# EXERCISE DETAILS:
From the post about unit tests and moving a backend to Rust, pull out the passage from "So the unit-test" up to and including "the /goal command.", word for word.
═════ DOCUMENT PASSAGE
The first thing I thought to try was code coverage. It is an easy goal to verify:

Make sure all of the backend logic has unit test coverage.

It also had real value beyond the experiment, because better tests would make the eventual Rust refactor safer. And it felt like the kind of task that would take a while to complete. I was right. It ran for nearly sixteen hours.

Codex terminal output showing Goal achieved after 15 hours and 55 minutes
The first useful result was not the Rust code. It was a finished validation pass after nearly sixteen hours.

Unit Test Refactor

With any refactor like this, you need a source of truth. Before changing the implementation, something has to define what the system already does. I knew from the weeks prior that the backend was working correctly, so for this project the existing Python codebase became the guideline for the tests.

So the unit-test goal was not asking Codex to redesign anything yet. It was asking Codex to read the current behavior and write tests from it. For each module, the job was to find the reachable logic, identify the branches and edge cases, add tests, run them, and keep iterating until the backend was covered.

By the end, Codex had generated roughly 2,200 unit tests across a few hundred files.

I am still validating the full result, but so far the daily runs with this library have been working correctly. It even found a bug and fixed it itself.

Rust Migration

Once I had these tests in place, I wanted to try something more ambitious: refactoring the entire backend to Rust. I had heard Rust could be much more performant, and again, it seemed like a good experiment for the /goal command.

The unit tests gave the /goal command a verifiable result to feed off of. I could keep the tests as they were, run them against the Rust-backed implementation, and use the same suite to verify that the conversion was still correct.

That is the kind of task where /goal starts to make sense. The work is large enough to take a long time, but the stopping condition is concrete: keep migrating logic, keep running the tests, and do not move on unless the behavior still matches.

Overly Ambitious

My first Rust goal was too vague. I did not clearly describe the Rust module structure I wanted. I also did not say that the new Rust code did not need to preserve the old Python layout.

So Codex kept moving, but in the wrong shape. Around seven or eight hours into the goal, I had a nearly 30,000-line lib.rs file. I stopped it, reorganized the architecture, and resumed with clearer constraints.

That was the main lesson:

/goal will keep going.

That is the feature. It is also the risk. If the direction is right, the hours compound. If the direction is wrong, they compound there too.
══════════
═════ DATA SEGMENT
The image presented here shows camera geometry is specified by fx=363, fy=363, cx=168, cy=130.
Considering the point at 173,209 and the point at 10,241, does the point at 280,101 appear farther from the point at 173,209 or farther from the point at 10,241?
══════════
# WORKED SOLUTION:
So the unit-test goal was not asking Codex to redesign anything yet. It was asking Codex to read the current behavior and write tests from it. For each module, the job was to find the reachable logic, identify the branches and edge cases, add tests, run them, and keep iterating until the backend was covered.

By the end, Codex had generated roughly 2,200 unit tests across a few hundred files.

I am still validating the full result, but so far the daily runs with this library have been working correctly. It even found a bug and fixed it itself.

Rust Migration

Once I had these tests in place, I wanted to try something more ambitious: refactoring the entire backend to Rust. I had heard Rust could be much more performant, and again, it seemed like a good experiment for the /goal command.